El rango etario de 41 a 60 años exhibe los valores más altos de percepción de máximo déficit democrático en varios países clave, consolidándose como la generación que con mayor frecuencia asigna las puntuaciones más bajas a la calidad democrática de sus sistemas políticos nacionales. Argentina lidera con 50%, compartiendo el valor máximo con Uruguay (50%), seguidos de El Salvador con 43%, Colombia con 35%, Brasil con 36% y Bolivia con 31%. Los valores más bajos del grupo se encuentran en Guatemala con 23%, Venezuela con 24% y Paraguay con 23%, configurando un rango que oscila entre 23% y 50% según los mapas de la gráfica. El empate entre Argentina y Uruguay en el liderazgo de este segmento con 50% cada uno resulta políticamente sugestivo porque ambos países son frecuentemente citados como las democracias más consolidadas del Cono Sur, lo que hace que la calificación extremadamente negativa de sus propios ciudadanos evangélicos resulte paradójica desde una perspectiva externa pero perfectamente comprensible desde adentro: los creyentes de mediana edad en estos países han desarrollado estándares más exigentes de calidad democrática precisamente porque han conocido períodos de mayor institucionalidad, y evalúan el presente político de sus naciones con la memoria histórica de lo que la democracia puede y debe ser cuando funciona genuinamente al servicio de todos los ciudadanos.

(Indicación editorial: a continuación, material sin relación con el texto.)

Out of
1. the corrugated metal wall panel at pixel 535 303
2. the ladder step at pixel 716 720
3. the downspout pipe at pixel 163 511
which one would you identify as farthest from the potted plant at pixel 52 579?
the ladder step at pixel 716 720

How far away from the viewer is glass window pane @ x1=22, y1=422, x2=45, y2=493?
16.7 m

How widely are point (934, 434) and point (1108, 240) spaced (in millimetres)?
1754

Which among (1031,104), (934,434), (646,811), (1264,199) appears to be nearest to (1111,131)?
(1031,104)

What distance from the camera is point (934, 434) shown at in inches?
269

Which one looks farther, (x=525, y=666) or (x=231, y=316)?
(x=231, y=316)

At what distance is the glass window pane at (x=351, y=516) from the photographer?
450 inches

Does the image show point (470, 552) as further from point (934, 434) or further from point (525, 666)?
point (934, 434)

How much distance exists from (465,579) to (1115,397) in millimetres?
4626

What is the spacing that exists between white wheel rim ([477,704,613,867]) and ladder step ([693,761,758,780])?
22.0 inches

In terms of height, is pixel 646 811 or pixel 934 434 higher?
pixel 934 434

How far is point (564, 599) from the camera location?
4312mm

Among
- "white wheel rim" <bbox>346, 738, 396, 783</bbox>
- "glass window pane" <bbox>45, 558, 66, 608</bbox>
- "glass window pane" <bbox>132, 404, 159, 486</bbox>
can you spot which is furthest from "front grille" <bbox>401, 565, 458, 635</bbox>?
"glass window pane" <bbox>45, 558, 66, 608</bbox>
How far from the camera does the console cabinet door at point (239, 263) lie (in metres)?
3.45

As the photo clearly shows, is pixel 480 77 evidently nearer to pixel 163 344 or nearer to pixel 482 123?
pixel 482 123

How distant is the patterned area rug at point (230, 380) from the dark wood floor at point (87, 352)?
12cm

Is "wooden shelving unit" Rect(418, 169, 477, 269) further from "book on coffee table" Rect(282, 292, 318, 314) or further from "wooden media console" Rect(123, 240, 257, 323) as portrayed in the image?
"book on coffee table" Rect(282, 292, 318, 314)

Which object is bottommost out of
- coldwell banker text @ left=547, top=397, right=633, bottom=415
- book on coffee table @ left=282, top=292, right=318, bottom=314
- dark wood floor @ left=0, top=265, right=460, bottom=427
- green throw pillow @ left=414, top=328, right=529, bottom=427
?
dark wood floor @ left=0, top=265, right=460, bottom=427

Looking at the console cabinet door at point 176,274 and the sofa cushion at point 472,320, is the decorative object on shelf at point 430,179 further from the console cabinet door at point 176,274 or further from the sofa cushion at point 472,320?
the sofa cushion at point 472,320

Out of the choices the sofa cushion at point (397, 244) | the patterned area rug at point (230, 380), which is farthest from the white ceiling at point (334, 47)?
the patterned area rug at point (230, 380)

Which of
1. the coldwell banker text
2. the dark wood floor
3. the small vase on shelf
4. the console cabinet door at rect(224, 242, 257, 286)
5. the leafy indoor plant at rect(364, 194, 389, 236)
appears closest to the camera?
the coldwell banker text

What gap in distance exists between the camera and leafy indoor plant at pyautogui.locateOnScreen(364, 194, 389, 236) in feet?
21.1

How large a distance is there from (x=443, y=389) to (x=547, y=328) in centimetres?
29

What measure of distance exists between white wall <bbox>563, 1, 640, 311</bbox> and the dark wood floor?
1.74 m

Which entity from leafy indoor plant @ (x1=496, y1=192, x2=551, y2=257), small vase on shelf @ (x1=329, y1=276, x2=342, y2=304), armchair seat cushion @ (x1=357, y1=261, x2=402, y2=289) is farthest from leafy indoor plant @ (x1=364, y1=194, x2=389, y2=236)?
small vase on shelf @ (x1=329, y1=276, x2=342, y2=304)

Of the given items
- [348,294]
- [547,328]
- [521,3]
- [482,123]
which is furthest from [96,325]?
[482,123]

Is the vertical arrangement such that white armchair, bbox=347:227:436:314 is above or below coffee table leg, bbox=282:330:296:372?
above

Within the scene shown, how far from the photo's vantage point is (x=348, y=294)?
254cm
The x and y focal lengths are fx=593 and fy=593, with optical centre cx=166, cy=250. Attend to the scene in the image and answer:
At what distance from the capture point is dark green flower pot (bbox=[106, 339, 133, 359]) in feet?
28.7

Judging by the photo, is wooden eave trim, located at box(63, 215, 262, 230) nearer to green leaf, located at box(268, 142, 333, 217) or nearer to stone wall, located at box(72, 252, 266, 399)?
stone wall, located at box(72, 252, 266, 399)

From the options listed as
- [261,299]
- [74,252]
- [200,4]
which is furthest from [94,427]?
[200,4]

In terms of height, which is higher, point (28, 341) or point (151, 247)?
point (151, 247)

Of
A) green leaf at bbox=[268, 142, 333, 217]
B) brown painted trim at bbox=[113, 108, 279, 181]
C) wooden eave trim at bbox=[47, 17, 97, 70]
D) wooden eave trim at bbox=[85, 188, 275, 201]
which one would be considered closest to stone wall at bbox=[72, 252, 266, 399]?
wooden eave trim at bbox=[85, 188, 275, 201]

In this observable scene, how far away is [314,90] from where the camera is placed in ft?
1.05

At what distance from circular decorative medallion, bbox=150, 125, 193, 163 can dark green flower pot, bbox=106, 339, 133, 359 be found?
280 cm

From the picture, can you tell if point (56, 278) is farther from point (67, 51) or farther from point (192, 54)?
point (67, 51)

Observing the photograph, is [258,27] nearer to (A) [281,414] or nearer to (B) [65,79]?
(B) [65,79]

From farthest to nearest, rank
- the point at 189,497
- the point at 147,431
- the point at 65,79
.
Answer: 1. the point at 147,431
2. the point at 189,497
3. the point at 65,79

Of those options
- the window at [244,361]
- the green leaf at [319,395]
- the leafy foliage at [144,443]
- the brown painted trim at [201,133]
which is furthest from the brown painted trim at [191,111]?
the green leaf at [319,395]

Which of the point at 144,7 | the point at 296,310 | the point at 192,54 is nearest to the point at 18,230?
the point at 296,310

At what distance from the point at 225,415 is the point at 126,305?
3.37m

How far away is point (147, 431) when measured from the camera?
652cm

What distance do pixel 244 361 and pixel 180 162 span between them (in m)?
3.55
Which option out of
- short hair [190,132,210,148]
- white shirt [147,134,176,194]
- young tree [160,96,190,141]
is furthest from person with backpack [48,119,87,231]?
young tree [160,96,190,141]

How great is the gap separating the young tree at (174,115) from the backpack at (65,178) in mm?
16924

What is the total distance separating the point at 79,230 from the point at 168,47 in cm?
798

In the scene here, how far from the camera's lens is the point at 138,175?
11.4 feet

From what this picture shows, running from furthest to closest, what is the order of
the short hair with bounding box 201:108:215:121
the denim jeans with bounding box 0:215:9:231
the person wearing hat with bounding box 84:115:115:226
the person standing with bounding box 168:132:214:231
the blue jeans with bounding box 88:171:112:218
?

La generación de 61 años y más presenta una distribución que, con Costa Rica encabezando con 44% y Colombia con 35%, revela que los adultos mayores evangélicos no son necesariamente más condescendientes con sus sistemas democráticos que las generaciones más jóvenes. Chile registra 33%, Bolivia 11%, Honduras 19% y Paraguay 20%, configurando un rango que oscila entre 0% y 44% según los mapas de la gráfica. Argentina y Uruguay registran 0% en este segmento, lo que contrasta dramáticamente con sus altos porcentajes en los grupos más jóvenes y sugiere que los adultos mayores evangélicos de esos países han desarrollado una perspectiva histórica más matizada sobre la calidad democrática de sus sistemas, comparando el presente no solo con un ideal abstracto sino con períodos concretos de dictadura y represión que vivieron en carne propia durante su juventud. El liderazgo de Costa Rica (44%) en los adultos mayores evangélicos resulta teológicamente evocador: en el país centroamericano con mayor tradición democrática y mayor estabilidad institucional de la región, la comunidad evangélica de mayor edad expresa paradójicamente la percepción más crítica del déficit democrático en su segmento, lo que podría interpretarse como la expresión de una generación que conoció la promesa de una democracia costarricense exemplar y que percibe con mayor dolor su deterioro progresivo, evaluando el presente político desde la memoria de una institucionalidad que considera traicionada por las élites políticas contemporáneas.